How to get char from binary in haskell?

Given an 8-bit binary, I want to get its char representation. For example:

[0,1,1,0,0,0,0,1] which, I belive, is the binary representation of 'a'.

Thanks in advance!

Upvotes: 2

Views: 956

Answers (2)

Satvik
Satvik

Reputation: 11218

import Data.Char

ord2chr :: [Int] -> Char
ord2chr = chr . foldl (\a b -> 2*a + b) 0

Now you can try

> ord2chr  [0,1,1,0,0,0,0,1]
'a'

Upvotes: 5

gspr
gspr

Reputation: 11227

As I suggested in my comment, the question can be split in two. Here's a suggestion for the first part, where I've for Haskellness' sake declared a Bit type:

data Bit = Zero | One

fromBits :: (Integral a) => [Bit] -> a
fromBits bits = foldl f 0 (zip [0..] (reverse bits))
    where
      f x (_, Zero) = x
      f x (n, One) = x + 2^n

So what does this do? Well, your question suggests that your bit list has the most significant bit first. We'll process it in reverse, so we do reverse bits. Then, we need to keep track of the powers of two the various elements in reverse bits represent, which is what ziping with [0..] does, producing [(0, least-significant-bit), (1, second-least-significant bit), ...]. Finally foldl consumes this list of pairs, with the helper function f adding the appropriate powers of 2 to the accumulator.

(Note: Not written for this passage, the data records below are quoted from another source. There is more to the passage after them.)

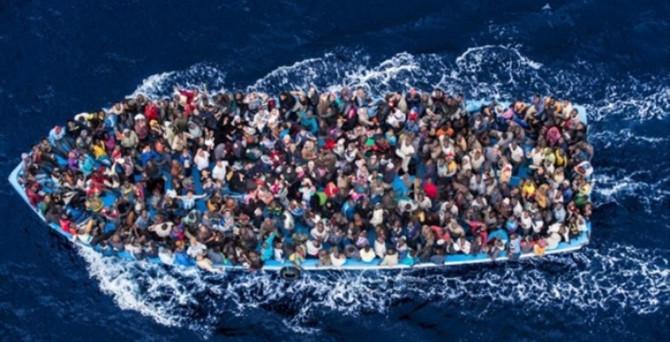 Akdeniz'deki göçmen akını devam ediyor
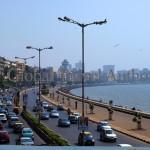 India, travel, Asia, international, Marine Drive, Mumbai, India, Bombay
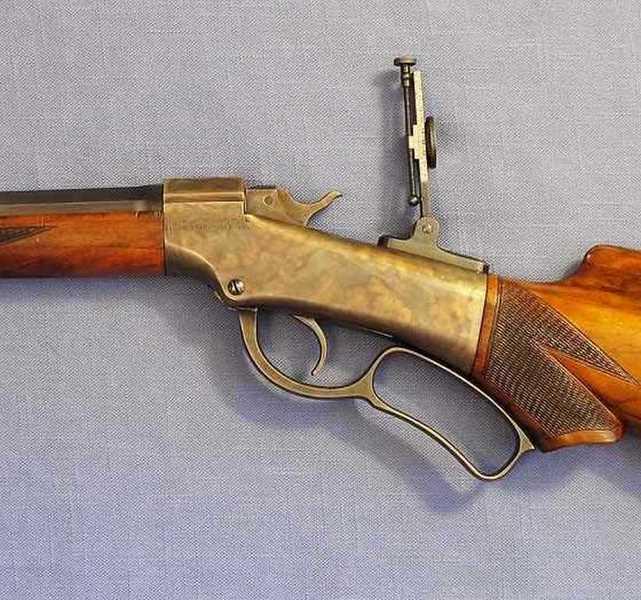 The art of collecting airguns part air gun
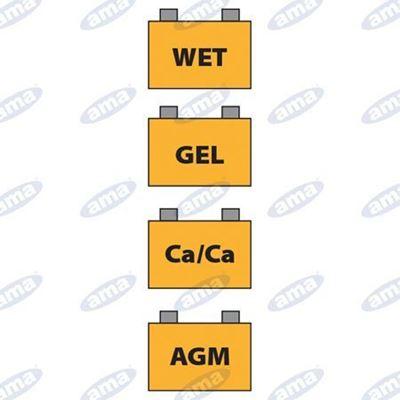 Immagine di Carica batterie elettrico SM1236 12V 60W - DECA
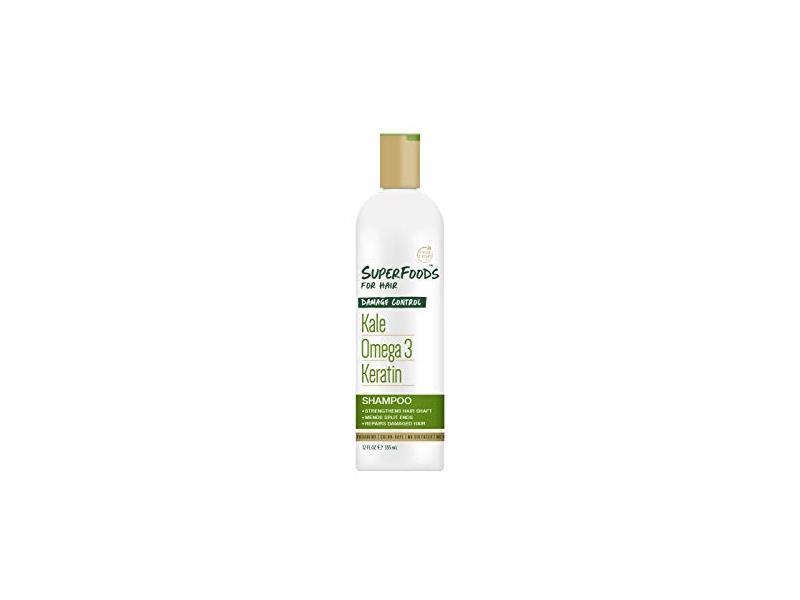 Petal Fresh Damage Control Shampoo, 12 fl oz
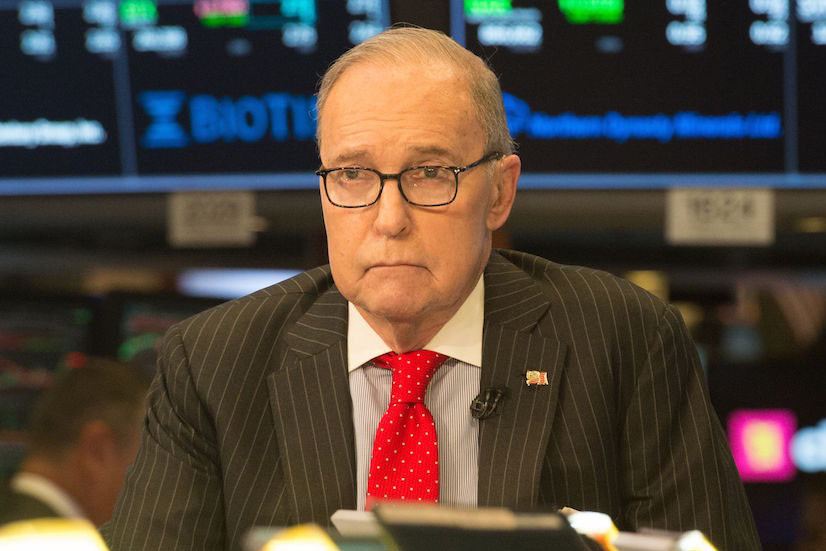 Larry Kudlow: 5 Things to Know About the Bar Mitzvah Boy Turned Pro-Israel Catholic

I've used the Integral typeclass to not have to choose an integral type. You can use Int, or even Word8, in your 8-bit case. For longer bit lists, one could use Integer for arbitrary precision (see also (*) below).

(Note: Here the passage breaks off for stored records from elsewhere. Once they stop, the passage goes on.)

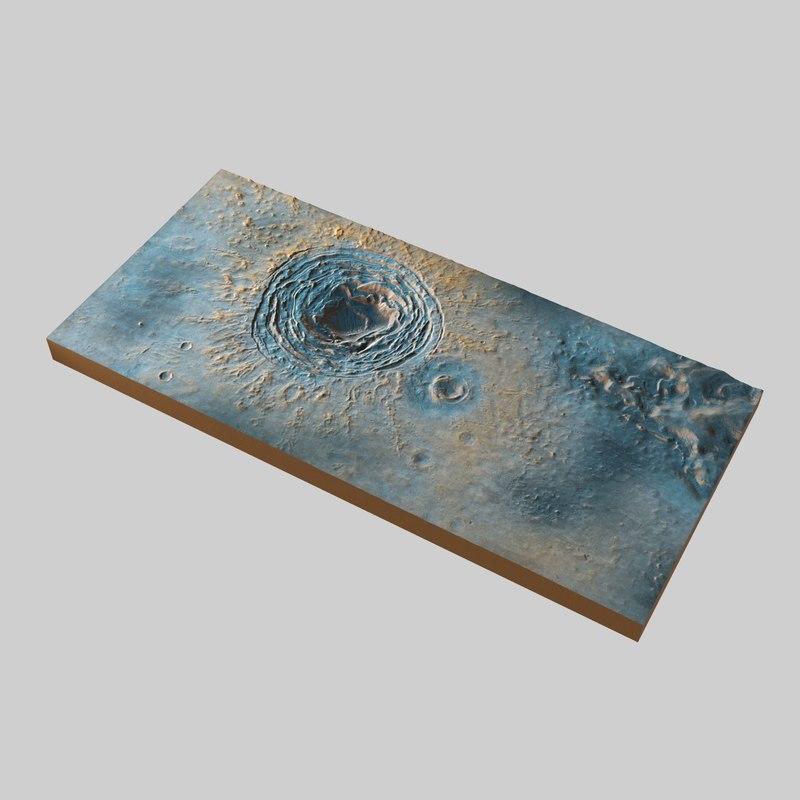 3D mars surface model
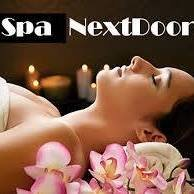 Spa next door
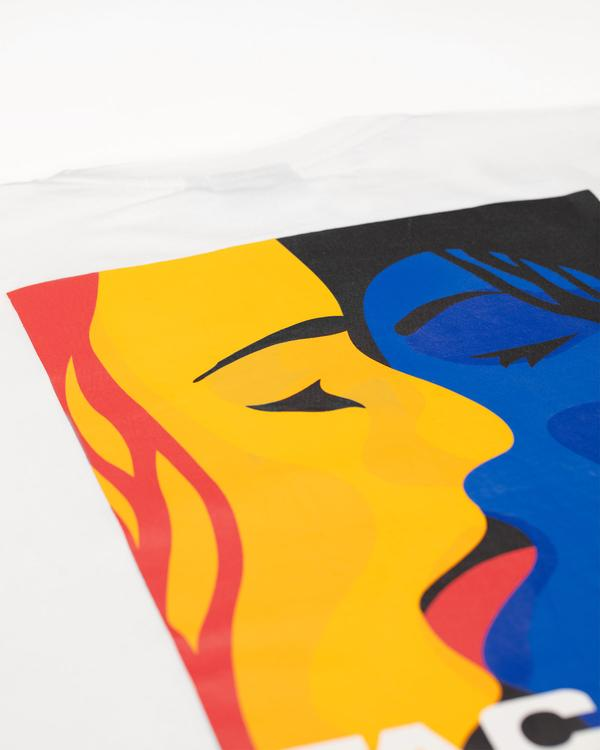omer skateshop color passion tee white detail x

For the second part, we can use chr to convert an Int to Char, and if we know that our bit lists aren't too big(*), fromIntegral can convert our Integral type a to an Int.

So, what you want can be written as:

convert :: [Bit] -> Char
convert = chr . fromIntegral . fromBits

In your case, convert [Zero, One, One, Zero, Zero, Zero, Zero, One] is 'a'.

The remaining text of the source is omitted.